Algorithmic Learning Theory
DOWNLOAD
Author :
language : en
Publisher:
Release Date : 2004
Algorithmic Learning Theory written by and has been published by this book supported file pdf, txt, epub, kindle and other format this book has been release on 2004 with Computer algorithms categories.
Introduction To Time Series Analysis
DOWNLOAD
Author : Vikas Rathi
language : en
Publisher: Educohack Press
Release Date : 2025-02-20
Introduction To Time Series Analysis written by Vikas Rathi and has been published by Educohack Press this book supported file pdf, txt, epub, kindle and other format this book has been release on 2025-02-20 with Science categories.

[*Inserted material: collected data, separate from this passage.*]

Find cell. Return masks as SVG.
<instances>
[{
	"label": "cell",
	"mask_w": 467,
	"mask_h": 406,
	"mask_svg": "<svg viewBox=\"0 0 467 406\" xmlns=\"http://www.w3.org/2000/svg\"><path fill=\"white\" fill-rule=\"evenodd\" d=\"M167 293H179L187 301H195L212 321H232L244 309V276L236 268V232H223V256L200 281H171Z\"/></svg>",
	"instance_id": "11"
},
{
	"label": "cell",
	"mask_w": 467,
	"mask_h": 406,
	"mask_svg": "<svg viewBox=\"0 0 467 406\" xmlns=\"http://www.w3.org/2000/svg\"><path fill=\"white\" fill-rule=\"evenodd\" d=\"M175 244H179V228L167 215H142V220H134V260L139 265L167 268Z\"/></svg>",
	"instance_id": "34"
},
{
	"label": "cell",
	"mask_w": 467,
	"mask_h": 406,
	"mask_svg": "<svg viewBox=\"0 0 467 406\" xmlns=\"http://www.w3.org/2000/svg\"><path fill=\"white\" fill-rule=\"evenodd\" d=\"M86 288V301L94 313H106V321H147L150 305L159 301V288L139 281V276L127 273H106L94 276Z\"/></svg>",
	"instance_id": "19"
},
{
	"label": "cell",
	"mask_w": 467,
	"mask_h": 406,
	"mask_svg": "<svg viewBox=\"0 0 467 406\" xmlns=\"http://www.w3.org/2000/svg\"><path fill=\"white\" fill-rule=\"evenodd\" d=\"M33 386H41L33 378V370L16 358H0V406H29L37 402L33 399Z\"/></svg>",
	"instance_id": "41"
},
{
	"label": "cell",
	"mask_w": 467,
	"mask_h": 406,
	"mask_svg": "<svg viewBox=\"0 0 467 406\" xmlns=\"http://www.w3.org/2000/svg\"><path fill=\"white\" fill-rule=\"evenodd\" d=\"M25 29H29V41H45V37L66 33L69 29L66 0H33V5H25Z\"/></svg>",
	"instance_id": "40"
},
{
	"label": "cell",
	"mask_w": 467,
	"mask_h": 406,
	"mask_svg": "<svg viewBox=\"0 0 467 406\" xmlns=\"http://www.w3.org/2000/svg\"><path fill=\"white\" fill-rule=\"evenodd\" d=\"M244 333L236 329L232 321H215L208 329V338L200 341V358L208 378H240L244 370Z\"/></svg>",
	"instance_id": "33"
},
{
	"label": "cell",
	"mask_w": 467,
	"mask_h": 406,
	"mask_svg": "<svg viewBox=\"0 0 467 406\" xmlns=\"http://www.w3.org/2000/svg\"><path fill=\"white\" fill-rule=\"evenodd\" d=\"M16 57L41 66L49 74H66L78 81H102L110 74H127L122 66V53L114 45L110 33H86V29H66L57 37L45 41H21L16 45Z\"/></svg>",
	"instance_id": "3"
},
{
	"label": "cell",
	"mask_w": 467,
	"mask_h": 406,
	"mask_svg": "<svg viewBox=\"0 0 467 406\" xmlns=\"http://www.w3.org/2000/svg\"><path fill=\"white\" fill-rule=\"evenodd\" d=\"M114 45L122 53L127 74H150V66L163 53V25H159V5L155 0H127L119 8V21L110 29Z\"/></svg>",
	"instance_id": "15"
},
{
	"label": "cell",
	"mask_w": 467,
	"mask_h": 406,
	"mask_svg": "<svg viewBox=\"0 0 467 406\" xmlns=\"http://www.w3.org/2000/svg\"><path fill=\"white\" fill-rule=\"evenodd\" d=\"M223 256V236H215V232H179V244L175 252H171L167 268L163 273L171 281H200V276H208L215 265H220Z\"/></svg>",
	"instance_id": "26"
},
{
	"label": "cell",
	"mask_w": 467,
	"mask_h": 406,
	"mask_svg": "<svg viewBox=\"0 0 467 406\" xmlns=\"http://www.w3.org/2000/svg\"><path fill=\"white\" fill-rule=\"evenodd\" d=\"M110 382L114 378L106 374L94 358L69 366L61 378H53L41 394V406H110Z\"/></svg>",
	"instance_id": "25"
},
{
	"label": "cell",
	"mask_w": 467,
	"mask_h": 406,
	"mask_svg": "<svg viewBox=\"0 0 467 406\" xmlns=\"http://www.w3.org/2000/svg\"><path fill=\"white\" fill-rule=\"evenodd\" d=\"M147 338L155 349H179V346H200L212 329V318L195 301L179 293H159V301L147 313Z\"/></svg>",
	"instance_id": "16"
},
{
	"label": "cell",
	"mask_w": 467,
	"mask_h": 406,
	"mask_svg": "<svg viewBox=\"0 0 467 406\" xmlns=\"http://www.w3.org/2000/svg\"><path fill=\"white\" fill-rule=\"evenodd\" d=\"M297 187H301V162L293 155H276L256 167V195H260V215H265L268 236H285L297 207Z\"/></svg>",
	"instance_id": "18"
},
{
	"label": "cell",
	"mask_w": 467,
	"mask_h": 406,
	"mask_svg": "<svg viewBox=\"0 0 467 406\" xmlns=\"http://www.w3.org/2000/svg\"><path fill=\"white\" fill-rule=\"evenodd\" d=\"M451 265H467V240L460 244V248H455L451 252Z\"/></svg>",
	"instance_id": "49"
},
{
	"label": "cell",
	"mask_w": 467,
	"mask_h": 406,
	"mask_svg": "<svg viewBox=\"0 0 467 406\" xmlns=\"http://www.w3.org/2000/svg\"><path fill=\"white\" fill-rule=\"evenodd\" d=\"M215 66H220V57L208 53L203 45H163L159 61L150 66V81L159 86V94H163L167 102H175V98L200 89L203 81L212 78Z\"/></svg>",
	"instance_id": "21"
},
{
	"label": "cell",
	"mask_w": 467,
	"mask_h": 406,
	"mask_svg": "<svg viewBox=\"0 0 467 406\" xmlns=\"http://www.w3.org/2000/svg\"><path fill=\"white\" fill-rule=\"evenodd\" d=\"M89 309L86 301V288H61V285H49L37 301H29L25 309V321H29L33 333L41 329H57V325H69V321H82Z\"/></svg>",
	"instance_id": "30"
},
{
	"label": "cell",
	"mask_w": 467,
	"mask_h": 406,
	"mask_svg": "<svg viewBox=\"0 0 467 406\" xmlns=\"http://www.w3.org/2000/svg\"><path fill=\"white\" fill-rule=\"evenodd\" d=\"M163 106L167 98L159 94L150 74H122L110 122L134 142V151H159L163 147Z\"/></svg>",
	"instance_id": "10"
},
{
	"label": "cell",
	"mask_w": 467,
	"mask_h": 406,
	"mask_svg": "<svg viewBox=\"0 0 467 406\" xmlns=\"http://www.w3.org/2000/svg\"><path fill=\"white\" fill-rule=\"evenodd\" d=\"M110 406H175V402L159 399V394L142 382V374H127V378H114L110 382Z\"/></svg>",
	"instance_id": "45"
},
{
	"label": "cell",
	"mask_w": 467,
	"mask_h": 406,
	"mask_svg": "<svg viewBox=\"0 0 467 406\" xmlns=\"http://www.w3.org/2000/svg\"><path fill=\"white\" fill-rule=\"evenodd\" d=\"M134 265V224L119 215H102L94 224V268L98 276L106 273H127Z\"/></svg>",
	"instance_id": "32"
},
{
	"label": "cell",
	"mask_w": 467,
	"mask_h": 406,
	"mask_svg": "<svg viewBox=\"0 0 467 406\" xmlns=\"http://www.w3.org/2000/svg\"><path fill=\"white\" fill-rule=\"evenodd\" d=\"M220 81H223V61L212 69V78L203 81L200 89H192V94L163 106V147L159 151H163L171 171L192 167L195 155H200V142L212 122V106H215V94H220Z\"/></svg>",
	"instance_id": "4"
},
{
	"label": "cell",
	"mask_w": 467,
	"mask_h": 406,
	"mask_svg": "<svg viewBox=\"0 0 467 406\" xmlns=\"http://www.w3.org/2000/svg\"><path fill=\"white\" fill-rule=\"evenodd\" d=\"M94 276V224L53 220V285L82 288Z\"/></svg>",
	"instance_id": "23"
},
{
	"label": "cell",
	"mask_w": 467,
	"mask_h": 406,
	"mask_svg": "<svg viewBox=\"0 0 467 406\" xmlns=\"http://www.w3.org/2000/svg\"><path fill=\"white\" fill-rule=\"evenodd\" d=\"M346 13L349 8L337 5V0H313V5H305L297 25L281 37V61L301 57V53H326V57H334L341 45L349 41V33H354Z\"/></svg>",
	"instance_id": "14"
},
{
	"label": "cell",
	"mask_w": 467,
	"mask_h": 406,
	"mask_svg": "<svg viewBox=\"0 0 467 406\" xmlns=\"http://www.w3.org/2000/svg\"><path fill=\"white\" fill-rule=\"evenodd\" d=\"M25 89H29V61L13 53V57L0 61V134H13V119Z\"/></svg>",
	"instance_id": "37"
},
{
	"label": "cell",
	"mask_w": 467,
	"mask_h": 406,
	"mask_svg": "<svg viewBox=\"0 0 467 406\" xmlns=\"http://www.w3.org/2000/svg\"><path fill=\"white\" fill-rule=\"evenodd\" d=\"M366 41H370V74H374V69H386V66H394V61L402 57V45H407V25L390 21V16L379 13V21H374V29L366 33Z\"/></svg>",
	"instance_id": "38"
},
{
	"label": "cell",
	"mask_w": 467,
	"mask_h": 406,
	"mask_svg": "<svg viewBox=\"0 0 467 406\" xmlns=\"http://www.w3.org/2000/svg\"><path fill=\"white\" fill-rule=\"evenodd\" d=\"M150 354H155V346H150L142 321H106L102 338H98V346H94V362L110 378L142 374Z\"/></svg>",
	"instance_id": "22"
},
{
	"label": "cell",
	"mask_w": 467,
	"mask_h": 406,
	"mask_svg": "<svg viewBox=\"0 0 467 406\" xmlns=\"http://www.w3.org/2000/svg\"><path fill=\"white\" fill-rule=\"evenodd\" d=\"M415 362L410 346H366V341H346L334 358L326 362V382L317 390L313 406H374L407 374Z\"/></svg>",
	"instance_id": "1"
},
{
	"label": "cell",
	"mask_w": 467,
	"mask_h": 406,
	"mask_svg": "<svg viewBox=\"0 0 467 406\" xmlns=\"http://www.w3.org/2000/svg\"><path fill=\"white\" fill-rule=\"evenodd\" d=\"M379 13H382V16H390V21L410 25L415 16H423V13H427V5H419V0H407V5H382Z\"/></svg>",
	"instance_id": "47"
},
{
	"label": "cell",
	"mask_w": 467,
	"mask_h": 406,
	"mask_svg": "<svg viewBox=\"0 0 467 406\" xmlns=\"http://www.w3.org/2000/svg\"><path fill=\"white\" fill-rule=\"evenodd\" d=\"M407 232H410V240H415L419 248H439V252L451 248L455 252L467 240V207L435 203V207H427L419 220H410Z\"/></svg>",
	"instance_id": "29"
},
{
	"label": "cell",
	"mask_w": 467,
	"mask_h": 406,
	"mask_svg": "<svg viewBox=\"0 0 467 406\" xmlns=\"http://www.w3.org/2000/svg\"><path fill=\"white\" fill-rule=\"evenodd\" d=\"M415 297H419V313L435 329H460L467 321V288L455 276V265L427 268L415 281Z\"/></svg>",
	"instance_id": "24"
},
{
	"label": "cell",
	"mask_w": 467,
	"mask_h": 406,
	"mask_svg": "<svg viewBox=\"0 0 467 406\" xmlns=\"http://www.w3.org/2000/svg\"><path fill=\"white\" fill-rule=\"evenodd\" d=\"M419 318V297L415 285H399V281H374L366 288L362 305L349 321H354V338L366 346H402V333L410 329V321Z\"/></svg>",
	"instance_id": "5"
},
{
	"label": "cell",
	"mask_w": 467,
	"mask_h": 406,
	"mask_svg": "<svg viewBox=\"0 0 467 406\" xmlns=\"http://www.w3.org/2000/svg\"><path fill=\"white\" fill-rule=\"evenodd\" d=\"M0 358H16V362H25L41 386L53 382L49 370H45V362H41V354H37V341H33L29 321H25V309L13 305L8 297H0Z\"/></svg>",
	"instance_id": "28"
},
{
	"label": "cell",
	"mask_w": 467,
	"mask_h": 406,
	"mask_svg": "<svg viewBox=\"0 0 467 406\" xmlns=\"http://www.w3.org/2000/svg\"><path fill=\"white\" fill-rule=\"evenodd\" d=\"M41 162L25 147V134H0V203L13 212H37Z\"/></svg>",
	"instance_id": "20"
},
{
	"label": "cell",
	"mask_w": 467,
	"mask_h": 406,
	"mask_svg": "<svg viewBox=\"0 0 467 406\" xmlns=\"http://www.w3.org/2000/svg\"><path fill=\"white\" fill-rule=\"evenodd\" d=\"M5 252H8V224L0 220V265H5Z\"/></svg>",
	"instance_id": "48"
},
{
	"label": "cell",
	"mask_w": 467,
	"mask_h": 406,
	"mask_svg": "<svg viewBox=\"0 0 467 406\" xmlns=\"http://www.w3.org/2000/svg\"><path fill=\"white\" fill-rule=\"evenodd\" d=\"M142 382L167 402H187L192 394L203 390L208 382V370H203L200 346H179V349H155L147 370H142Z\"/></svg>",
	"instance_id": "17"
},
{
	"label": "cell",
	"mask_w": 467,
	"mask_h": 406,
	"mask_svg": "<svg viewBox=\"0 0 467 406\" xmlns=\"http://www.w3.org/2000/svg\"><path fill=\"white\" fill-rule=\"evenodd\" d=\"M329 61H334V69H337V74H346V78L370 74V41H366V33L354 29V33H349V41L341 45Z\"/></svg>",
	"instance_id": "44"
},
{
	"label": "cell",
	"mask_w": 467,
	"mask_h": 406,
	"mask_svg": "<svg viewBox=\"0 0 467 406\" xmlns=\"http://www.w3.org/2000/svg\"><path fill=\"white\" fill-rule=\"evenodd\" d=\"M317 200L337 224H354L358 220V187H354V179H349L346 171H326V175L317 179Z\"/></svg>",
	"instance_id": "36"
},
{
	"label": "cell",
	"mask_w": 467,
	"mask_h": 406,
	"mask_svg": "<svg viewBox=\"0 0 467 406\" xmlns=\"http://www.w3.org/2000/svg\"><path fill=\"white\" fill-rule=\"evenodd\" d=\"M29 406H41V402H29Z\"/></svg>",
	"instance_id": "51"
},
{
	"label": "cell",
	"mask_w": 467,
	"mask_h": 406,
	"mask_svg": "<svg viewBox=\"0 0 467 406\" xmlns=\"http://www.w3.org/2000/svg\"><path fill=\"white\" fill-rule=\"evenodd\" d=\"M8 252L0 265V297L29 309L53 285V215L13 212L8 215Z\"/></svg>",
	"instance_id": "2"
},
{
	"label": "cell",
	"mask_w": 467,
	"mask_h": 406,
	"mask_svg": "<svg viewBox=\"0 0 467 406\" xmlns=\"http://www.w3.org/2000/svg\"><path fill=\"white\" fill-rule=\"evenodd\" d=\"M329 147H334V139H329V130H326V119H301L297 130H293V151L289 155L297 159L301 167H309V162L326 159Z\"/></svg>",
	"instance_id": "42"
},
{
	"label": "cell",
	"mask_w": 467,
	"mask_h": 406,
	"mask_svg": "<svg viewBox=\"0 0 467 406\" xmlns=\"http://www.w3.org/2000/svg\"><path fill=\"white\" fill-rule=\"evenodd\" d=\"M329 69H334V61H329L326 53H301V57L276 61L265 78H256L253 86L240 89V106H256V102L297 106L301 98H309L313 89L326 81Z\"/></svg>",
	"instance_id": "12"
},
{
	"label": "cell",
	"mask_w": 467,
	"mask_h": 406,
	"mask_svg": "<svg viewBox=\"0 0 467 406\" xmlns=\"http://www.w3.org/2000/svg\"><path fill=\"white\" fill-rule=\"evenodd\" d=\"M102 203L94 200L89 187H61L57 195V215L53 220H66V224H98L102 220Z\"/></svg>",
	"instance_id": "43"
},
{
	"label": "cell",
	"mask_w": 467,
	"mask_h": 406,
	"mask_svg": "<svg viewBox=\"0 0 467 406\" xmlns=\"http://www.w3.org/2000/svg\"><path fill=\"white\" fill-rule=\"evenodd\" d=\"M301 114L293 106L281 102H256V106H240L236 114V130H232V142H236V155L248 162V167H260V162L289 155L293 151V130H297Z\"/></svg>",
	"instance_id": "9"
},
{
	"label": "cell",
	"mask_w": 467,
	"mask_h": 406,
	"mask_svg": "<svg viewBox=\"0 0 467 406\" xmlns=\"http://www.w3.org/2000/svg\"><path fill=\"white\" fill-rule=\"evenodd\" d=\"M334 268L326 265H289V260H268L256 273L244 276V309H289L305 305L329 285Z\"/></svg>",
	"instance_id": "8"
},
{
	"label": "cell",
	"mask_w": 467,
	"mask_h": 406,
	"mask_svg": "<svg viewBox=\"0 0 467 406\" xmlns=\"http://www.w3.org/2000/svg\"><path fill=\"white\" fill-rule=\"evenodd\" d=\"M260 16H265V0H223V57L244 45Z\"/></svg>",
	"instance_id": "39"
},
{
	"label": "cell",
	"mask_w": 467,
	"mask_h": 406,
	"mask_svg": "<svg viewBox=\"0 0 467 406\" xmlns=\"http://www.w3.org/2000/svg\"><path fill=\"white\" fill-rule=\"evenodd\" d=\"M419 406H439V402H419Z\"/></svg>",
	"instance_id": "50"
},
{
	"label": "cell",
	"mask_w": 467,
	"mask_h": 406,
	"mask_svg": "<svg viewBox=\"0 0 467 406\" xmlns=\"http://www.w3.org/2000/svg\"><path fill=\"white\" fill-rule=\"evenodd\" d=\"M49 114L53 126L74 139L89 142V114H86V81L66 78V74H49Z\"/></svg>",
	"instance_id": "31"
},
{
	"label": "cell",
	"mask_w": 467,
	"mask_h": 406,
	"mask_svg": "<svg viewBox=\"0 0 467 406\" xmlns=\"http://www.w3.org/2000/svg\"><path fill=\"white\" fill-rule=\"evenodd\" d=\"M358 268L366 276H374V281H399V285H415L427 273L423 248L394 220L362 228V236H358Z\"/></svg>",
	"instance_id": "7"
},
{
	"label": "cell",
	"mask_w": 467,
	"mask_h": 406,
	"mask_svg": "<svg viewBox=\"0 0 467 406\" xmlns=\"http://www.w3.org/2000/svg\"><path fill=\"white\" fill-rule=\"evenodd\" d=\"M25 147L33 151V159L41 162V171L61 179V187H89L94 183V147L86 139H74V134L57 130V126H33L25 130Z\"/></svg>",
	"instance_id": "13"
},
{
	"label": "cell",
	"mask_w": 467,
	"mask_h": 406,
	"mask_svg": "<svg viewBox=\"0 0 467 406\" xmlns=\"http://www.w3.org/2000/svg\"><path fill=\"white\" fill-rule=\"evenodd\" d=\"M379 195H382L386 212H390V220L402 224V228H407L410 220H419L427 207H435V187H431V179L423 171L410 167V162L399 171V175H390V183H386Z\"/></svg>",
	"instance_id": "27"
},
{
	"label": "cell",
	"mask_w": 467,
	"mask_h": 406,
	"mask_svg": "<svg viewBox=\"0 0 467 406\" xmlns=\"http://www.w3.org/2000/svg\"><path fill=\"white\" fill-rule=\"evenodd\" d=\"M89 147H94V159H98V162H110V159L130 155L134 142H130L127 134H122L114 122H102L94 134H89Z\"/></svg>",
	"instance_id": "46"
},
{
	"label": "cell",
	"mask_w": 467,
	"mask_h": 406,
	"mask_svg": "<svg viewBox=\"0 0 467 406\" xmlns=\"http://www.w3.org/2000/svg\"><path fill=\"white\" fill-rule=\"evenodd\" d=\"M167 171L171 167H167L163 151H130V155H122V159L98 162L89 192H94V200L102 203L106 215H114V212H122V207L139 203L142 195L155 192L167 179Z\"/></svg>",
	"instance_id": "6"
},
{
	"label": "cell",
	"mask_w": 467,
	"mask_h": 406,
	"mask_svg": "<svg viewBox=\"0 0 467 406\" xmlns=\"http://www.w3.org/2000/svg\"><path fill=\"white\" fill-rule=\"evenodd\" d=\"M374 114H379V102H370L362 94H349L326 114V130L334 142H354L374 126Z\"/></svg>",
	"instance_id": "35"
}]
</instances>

"Introduction to Time Series Analysis" is a comprehensive guide exploring the world of time series data, blending theoretical insights with practical applications. Time series analysis is crucial across disciplines like economics, finance, engineering, and environmental science, helping us understand past patterns, forecast future trends, and make informed decisions. We cater to students, researchers, and practitioners seeking a deep understanding of time series analysis. Covering a range of topics from foundational concepts to advanced techniques, we ensure readers gain a holistic view of the subject. With clear explanations, illustrative examples, and real-world case studies, this book equips readers with the knowledge and skills needed to tackle complex time series data effectively. The book provides a solid theoretical foundation in time series analysis, covering topics such as time series decomposition, forecasting methods, and advanced modeling techniques. Emphasis is placed on practical applications, with real-world examples and case studies illustrating concepts and methodologies. The text is written in clear and accessible language, suitable for readers with varying expertise, and acknowledges the interdisciplinary nature of time series analysis, exploring its applications across different fields. Whether you're a student, researcher, or practitioner, "Introduction to Time Series Analysis" offers valuable insights and practical guidance to harness the power of time series data for informed decision-making.